With so many opportunities, including access to education, women can attend college after graduating from high school and later pursue a wide range of careers that were once unavailable to them. According to research, gender parity reached in the 1980s made it possible for women to outpace men in enrollment to postsecondary institutions, degree attainment, and entrance into graduate degree programs, with women more likely to complete their degree and graduate sooner than their male counterparts who receive a bachelor’s degree. It may not be surprising, then, that the average age of marriage as well as first childbirth for women is rising as compared to twenty years ago. The census also found that women today are delaying parenthood and marriage, with parenthood likely to precede marriage for many women.
A New Approach to Having It All
If you’re a woman, then you’re probably familiar with the phrase “having it all,” and chances are it is somewhere on your wish list. According to a New York Times article, the expression, which refers to finding balance and success in your personal and professional life, dates back to the 1980s, where it was popularized by Helen Gurley Brown’s best seller book, Having It All: Love, Success, Sex, and Money…Even If You’re Starting with Nothing, published in 1982. 40 years later, this short, rather vague phrase still incites a lot of debate on whether women can balance career and family and excel at both.

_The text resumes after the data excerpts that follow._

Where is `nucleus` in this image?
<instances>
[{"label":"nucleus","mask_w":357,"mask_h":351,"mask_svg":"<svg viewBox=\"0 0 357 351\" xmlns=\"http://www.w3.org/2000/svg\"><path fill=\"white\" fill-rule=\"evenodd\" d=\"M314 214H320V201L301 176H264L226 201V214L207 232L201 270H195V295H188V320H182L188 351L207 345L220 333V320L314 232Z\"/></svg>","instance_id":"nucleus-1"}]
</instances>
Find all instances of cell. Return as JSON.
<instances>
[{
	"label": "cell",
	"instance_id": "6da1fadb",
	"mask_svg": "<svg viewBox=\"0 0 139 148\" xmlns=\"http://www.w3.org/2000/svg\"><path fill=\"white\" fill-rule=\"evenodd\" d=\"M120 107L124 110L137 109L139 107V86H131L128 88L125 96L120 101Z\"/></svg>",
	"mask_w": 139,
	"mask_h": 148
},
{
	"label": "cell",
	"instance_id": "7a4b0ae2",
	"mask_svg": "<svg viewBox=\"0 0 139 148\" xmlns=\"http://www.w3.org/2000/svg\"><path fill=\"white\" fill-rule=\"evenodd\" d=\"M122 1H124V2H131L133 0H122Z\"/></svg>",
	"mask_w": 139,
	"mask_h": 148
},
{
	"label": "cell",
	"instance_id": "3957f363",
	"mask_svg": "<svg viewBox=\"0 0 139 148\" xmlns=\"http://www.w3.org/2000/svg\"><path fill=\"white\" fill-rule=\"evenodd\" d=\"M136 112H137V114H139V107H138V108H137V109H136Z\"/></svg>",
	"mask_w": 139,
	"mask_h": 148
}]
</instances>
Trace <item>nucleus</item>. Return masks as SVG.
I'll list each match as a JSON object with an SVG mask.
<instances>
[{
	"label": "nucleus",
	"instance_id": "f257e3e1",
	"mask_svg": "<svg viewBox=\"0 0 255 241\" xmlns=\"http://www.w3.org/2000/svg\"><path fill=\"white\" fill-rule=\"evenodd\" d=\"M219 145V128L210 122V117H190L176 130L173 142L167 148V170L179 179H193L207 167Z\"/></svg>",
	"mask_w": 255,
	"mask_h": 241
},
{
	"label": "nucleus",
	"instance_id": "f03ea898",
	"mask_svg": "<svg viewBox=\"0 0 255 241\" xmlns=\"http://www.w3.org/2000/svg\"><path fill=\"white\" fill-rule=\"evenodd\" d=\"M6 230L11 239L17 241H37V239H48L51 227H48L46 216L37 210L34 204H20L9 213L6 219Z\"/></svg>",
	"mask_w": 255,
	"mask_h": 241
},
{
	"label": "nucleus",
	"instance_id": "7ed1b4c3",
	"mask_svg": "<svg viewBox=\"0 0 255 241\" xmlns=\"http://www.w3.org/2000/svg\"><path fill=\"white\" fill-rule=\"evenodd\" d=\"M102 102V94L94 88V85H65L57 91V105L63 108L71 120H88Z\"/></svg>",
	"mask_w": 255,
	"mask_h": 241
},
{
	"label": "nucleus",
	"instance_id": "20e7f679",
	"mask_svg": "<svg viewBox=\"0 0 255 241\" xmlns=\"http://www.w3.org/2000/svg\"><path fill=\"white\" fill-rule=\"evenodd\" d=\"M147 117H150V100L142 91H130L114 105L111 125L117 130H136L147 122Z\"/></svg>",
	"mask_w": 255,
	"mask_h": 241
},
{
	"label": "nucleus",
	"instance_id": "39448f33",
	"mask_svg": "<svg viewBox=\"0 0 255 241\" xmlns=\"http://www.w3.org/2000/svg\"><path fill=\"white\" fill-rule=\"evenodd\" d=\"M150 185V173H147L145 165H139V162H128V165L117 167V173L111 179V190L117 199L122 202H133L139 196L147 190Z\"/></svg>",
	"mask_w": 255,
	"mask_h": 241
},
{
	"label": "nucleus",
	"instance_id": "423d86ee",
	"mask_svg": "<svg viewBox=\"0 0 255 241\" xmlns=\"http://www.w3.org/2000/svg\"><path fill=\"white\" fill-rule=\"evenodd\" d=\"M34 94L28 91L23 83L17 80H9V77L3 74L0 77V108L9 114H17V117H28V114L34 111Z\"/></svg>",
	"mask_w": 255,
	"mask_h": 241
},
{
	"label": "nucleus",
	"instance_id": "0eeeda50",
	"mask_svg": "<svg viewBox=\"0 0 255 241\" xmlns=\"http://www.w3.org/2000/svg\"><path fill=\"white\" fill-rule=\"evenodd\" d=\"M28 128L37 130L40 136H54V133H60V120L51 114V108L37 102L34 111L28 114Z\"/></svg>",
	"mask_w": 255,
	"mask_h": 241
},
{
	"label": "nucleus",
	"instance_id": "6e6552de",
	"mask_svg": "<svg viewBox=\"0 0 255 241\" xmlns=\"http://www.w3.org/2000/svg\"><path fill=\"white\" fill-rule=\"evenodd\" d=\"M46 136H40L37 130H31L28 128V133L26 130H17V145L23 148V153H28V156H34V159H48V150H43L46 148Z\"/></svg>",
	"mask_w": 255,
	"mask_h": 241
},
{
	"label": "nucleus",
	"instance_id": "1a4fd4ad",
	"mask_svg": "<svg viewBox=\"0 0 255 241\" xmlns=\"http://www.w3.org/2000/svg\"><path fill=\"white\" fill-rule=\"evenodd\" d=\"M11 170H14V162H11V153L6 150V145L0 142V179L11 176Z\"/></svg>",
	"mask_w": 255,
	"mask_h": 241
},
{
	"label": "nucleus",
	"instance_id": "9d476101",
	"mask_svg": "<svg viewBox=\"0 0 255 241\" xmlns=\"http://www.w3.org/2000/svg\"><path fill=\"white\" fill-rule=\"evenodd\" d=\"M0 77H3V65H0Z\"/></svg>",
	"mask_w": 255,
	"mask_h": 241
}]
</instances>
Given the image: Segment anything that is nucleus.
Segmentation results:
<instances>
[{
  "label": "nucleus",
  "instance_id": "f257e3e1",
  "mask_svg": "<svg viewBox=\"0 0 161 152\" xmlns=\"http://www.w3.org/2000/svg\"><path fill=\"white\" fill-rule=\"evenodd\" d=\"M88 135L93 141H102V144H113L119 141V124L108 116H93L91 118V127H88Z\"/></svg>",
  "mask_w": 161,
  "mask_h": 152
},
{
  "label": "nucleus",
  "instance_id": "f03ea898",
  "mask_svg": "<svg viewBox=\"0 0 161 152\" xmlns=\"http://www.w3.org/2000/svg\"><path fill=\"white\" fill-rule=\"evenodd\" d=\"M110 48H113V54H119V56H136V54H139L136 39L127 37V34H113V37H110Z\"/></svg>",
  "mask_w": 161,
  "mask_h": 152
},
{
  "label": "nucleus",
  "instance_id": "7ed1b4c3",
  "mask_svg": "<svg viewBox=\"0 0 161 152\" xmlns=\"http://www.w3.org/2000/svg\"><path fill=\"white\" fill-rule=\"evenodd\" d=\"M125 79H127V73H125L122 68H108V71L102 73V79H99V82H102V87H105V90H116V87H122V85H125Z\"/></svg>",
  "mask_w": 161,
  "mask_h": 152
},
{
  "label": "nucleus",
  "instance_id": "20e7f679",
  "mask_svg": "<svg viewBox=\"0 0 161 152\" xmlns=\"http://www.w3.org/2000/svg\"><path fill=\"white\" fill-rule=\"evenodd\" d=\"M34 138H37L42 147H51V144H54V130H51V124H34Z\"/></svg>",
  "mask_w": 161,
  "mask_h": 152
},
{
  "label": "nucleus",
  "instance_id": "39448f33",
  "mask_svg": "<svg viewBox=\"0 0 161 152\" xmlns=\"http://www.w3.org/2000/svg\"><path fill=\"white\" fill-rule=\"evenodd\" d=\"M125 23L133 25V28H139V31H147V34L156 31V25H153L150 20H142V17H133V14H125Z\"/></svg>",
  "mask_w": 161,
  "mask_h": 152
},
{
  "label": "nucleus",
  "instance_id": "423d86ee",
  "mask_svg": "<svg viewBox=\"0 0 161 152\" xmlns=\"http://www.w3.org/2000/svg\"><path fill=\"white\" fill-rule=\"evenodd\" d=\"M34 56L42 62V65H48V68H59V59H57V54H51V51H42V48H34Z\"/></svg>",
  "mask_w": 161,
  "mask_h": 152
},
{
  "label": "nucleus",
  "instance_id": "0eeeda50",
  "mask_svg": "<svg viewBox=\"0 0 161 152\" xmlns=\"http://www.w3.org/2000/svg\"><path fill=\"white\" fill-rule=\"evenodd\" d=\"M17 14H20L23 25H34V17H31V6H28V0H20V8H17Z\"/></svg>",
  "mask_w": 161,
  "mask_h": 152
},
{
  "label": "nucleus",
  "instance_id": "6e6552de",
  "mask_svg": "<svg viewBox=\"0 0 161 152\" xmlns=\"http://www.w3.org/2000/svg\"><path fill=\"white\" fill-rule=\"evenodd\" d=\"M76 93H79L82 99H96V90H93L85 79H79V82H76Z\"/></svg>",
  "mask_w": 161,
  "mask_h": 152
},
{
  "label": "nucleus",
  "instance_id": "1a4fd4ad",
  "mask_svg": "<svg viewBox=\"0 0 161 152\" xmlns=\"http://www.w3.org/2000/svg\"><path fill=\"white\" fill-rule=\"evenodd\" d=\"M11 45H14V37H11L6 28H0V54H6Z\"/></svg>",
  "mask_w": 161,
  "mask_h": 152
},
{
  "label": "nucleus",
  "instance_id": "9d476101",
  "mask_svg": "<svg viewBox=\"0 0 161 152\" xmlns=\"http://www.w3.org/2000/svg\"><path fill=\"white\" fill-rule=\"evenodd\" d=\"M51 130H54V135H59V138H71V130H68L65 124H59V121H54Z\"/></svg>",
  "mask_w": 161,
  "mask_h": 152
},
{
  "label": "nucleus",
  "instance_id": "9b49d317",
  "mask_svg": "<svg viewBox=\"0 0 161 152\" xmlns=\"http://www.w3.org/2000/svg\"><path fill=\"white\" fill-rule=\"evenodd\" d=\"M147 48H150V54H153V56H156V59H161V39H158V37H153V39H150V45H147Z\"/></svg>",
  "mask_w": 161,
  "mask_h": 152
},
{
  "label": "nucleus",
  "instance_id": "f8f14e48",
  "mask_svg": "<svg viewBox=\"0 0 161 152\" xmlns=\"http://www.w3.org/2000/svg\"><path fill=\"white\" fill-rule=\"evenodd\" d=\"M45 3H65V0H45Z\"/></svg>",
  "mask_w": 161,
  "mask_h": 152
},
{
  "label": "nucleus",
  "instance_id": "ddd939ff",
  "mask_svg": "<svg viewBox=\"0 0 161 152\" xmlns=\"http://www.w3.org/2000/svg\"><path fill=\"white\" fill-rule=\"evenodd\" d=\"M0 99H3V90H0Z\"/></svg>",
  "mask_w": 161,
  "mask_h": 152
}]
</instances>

What’s for certain, however, is the fact that the term continues to burden women with societal expectations.
In today’s digital age, where we are constantly bombarded with over-the-top feeds of people — some below the legal drinking age — who are living the kind of life that most of us can only dream of, it is easy to feel like you are running out of time and your chances of “having it all” getting slimmer with each passing year. But why compare your behind-the-scenes to someone else’s highlight reel? The fact that some people are able to achieve certain things in their 20s, and some aren’t, does not make either one a default timeline for everyone.
Today, the concept of “having it all” has taken on new and diverse meaning. Different factors, including experience, mindset, as well as culture and class differences, shape an individual’s definition of “having it all” and determines how and when they achieve certain milestones. Most often than not, ticking all the societal boxes does not equal happiness. In large part, happiness comes from contentment, which is determined by how you feel within yourself. What you have or have not achieved by a certain age does not matter as long as you are living a purposeful life and are at peace with who and where you are. While having it all may mean a well-paying job, marriage, and kids to one woman, to another, the concept may simply mean living a life of their own choosing that aligns with their value systems and devoid of internal and/or external conflict.
There’s no one way to do life and no one-size-fits-all timeline. Some people will be great parents at 24, and others will still depend on their parents at 29. Life is fundamentally unpredictable and ever-changing, and so are we and our life directions. It is okay if you’re still figuring things out — heck, it is okay to be single at 30. Every distinct age is a life event worth celebrating, that should be free of societal-imposed milestones.